Saved data entries:
# # # #

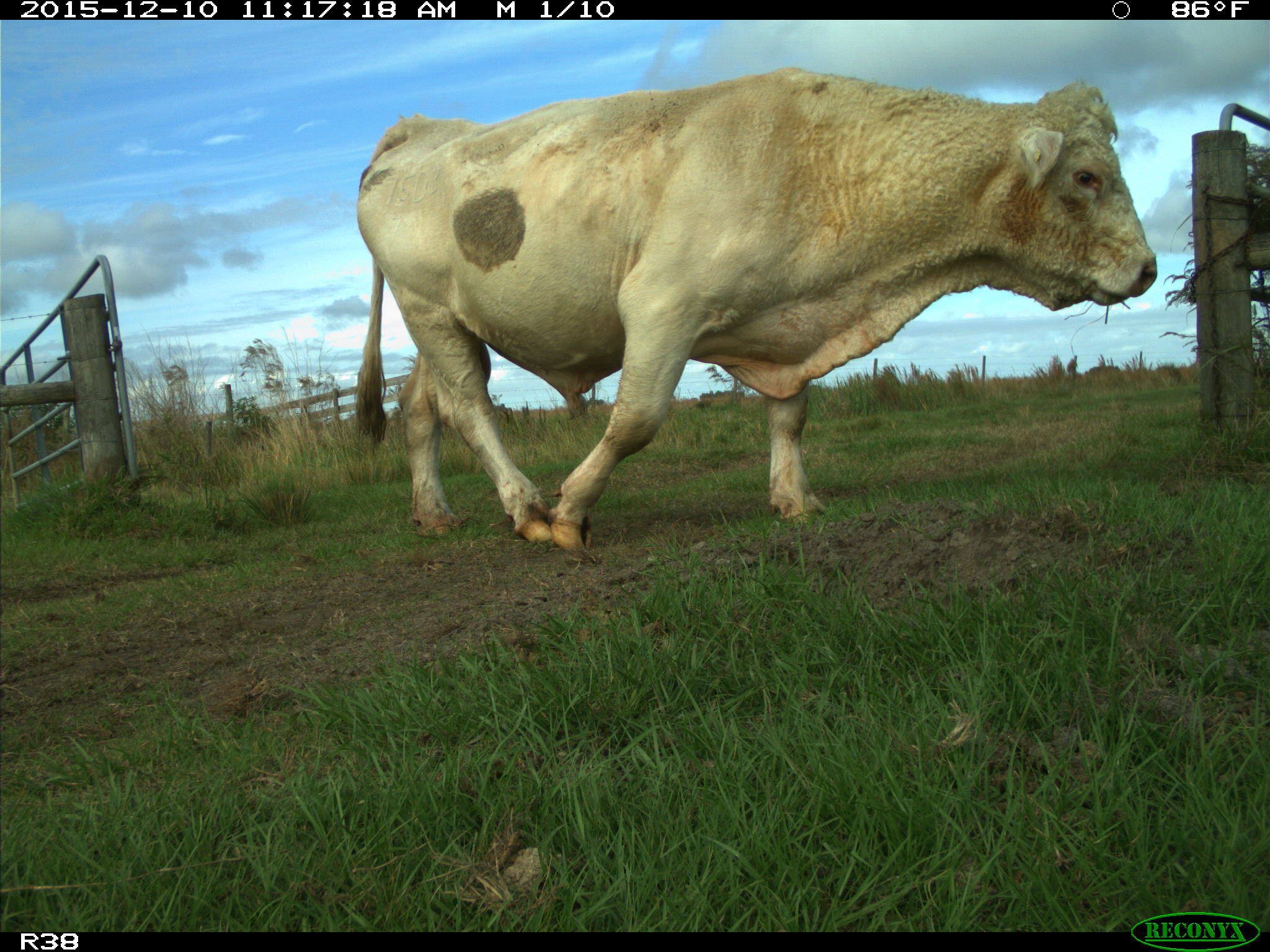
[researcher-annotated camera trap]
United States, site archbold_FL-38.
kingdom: Animalia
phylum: Chordata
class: Mammalia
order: Artiodactyla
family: Bovidae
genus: Bos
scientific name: Bos taurus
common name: domestic cow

# # # #

■ ASSIGNMENT
Print every line from the one that contains "phylum: Chordata" to the end of the records, exactly as written, and nothing more.

■ COMPLETED TASK
phylum: Chordata
class: Mammalia
order: Artiodactyla
family: Bovidae
genus: Bos
scientific name: Bos taurus
common name: domestic cow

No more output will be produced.